Try it. In the listing below, locate the lines that hold "marking" and copy them.
=-=-=-=-=
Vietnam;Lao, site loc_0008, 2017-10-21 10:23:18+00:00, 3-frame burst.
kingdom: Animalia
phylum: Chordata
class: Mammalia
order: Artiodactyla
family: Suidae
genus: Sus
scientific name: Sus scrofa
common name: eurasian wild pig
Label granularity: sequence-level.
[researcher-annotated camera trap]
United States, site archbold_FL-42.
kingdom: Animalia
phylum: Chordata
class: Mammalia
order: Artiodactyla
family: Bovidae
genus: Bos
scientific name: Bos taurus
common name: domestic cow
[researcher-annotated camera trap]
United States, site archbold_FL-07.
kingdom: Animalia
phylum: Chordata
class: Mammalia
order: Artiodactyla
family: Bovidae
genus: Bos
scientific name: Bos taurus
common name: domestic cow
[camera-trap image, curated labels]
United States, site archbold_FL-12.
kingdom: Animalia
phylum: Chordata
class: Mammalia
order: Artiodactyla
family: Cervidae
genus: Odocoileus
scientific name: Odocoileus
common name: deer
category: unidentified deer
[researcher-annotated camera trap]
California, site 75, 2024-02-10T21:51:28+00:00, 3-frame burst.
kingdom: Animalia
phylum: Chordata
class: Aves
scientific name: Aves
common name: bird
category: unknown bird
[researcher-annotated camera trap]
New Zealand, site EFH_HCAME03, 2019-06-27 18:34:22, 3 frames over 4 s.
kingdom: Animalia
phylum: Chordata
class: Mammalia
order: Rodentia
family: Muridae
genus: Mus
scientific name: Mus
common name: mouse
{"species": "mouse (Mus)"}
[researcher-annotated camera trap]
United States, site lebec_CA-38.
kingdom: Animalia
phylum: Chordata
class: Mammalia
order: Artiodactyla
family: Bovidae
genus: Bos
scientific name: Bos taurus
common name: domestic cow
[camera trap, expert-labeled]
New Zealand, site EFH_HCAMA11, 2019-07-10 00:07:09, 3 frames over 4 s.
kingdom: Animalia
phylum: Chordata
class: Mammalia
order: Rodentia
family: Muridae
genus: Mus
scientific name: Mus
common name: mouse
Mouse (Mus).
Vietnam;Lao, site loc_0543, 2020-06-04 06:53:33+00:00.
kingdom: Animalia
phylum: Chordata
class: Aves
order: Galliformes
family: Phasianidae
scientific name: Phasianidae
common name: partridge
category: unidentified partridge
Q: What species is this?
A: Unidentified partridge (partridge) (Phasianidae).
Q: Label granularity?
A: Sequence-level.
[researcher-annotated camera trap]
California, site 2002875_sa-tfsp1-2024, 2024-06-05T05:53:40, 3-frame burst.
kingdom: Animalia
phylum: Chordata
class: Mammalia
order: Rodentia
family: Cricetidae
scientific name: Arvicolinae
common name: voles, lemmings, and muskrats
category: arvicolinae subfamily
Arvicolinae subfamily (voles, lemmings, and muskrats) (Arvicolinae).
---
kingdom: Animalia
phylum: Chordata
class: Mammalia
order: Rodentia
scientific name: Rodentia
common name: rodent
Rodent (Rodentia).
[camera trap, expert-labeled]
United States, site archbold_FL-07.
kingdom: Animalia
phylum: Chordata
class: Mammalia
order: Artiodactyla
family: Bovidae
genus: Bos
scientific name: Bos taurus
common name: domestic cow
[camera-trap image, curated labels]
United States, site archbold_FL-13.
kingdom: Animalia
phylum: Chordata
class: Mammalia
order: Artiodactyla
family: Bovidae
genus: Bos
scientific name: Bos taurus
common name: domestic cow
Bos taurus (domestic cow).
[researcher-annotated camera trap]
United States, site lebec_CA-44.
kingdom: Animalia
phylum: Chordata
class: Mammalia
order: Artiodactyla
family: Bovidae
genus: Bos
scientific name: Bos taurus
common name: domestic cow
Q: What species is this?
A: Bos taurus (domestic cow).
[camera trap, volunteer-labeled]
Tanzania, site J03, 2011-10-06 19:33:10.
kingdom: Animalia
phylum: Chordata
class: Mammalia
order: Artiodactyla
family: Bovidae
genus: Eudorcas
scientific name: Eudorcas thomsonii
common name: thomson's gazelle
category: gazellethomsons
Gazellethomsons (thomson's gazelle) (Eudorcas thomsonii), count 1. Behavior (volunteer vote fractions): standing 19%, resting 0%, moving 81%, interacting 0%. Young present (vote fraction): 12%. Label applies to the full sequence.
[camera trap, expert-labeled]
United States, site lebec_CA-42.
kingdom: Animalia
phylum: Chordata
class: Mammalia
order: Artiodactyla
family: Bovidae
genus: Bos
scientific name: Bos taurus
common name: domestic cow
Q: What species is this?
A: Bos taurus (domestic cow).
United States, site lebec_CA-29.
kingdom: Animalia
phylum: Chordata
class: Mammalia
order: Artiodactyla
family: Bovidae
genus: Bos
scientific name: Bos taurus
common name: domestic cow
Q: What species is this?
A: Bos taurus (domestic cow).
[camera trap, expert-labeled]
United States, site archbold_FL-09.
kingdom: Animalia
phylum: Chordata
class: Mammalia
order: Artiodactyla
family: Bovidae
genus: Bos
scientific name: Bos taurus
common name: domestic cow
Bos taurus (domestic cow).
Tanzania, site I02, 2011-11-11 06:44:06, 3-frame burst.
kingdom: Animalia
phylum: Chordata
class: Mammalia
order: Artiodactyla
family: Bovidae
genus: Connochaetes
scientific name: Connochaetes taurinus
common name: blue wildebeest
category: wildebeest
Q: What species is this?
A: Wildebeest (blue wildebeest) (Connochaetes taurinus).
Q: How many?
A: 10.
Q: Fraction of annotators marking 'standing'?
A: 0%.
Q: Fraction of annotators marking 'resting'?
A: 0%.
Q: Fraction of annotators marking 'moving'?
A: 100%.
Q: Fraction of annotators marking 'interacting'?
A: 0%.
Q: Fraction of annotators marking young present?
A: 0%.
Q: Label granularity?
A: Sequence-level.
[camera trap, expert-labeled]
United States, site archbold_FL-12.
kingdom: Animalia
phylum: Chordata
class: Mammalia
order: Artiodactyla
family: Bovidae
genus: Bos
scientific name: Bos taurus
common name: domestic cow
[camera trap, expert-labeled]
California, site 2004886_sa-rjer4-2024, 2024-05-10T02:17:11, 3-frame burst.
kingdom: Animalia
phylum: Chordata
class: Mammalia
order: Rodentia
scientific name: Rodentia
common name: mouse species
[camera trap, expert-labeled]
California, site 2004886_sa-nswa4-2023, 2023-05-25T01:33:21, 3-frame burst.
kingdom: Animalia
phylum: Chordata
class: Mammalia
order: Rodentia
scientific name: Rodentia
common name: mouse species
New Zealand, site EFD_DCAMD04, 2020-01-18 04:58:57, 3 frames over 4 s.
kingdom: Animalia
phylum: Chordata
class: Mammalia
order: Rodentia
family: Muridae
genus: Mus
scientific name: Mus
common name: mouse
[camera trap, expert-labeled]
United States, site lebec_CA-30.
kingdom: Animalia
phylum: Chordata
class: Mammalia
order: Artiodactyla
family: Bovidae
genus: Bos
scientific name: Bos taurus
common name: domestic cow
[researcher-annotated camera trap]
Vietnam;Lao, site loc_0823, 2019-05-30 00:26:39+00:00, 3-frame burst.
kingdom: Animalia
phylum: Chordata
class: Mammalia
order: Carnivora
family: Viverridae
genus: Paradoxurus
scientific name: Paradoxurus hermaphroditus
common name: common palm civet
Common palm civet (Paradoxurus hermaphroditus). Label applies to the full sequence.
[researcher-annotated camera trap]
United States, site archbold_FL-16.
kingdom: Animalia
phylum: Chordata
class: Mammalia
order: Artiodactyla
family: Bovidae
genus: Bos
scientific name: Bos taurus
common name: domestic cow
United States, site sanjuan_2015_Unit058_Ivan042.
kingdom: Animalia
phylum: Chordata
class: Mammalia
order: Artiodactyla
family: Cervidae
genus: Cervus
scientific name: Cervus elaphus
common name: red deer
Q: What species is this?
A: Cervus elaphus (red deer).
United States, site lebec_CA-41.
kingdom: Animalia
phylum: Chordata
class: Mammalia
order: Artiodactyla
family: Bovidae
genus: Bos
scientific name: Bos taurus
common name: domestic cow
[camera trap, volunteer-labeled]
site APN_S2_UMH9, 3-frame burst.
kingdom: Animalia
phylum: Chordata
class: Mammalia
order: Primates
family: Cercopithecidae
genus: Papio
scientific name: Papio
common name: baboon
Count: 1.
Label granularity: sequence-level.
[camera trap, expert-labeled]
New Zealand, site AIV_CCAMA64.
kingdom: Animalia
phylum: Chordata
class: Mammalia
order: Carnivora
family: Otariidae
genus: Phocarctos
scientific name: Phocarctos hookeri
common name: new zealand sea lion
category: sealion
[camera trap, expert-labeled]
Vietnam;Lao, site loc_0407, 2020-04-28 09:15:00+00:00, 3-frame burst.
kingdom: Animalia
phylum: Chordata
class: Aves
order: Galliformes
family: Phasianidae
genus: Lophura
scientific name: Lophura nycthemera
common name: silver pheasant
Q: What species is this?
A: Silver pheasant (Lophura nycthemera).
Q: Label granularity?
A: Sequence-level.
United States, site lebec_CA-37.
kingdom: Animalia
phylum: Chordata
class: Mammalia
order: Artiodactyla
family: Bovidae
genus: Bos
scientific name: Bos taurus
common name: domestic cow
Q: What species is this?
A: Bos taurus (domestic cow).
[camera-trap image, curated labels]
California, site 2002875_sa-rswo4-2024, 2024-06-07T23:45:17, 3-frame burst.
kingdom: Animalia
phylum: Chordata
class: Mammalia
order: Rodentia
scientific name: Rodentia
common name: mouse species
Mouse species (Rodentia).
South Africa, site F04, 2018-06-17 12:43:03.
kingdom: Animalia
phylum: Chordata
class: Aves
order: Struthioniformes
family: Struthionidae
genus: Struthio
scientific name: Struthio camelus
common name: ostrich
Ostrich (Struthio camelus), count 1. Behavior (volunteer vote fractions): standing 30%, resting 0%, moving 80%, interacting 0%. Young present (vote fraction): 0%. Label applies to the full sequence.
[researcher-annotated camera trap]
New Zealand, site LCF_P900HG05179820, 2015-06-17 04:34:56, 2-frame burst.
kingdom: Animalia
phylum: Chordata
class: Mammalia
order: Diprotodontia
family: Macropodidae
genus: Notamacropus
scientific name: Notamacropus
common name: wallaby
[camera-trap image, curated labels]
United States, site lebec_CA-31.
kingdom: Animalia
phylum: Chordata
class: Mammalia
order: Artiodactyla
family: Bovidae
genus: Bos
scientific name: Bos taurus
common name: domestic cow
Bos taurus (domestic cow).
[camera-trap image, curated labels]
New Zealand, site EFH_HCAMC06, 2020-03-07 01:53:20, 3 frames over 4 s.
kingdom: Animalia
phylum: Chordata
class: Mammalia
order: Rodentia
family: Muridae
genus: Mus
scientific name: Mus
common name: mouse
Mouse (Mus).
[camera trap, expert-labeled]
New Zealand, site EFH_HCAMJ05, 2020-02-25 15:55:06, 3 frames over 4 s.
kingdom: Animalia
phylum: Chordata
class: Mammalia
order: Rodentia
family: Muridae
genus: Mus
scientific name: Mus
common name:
=-=-=-=-=
Written answer.
Q: Fraction of annotators marking 'standing'?
Q: Fraction of annotators marking 'resting'?
Q: Fraction of annotators marking 'moving'?
Q: Fraction of annotators marking 'interacting'?
Q: Fraction of annotators marking young present?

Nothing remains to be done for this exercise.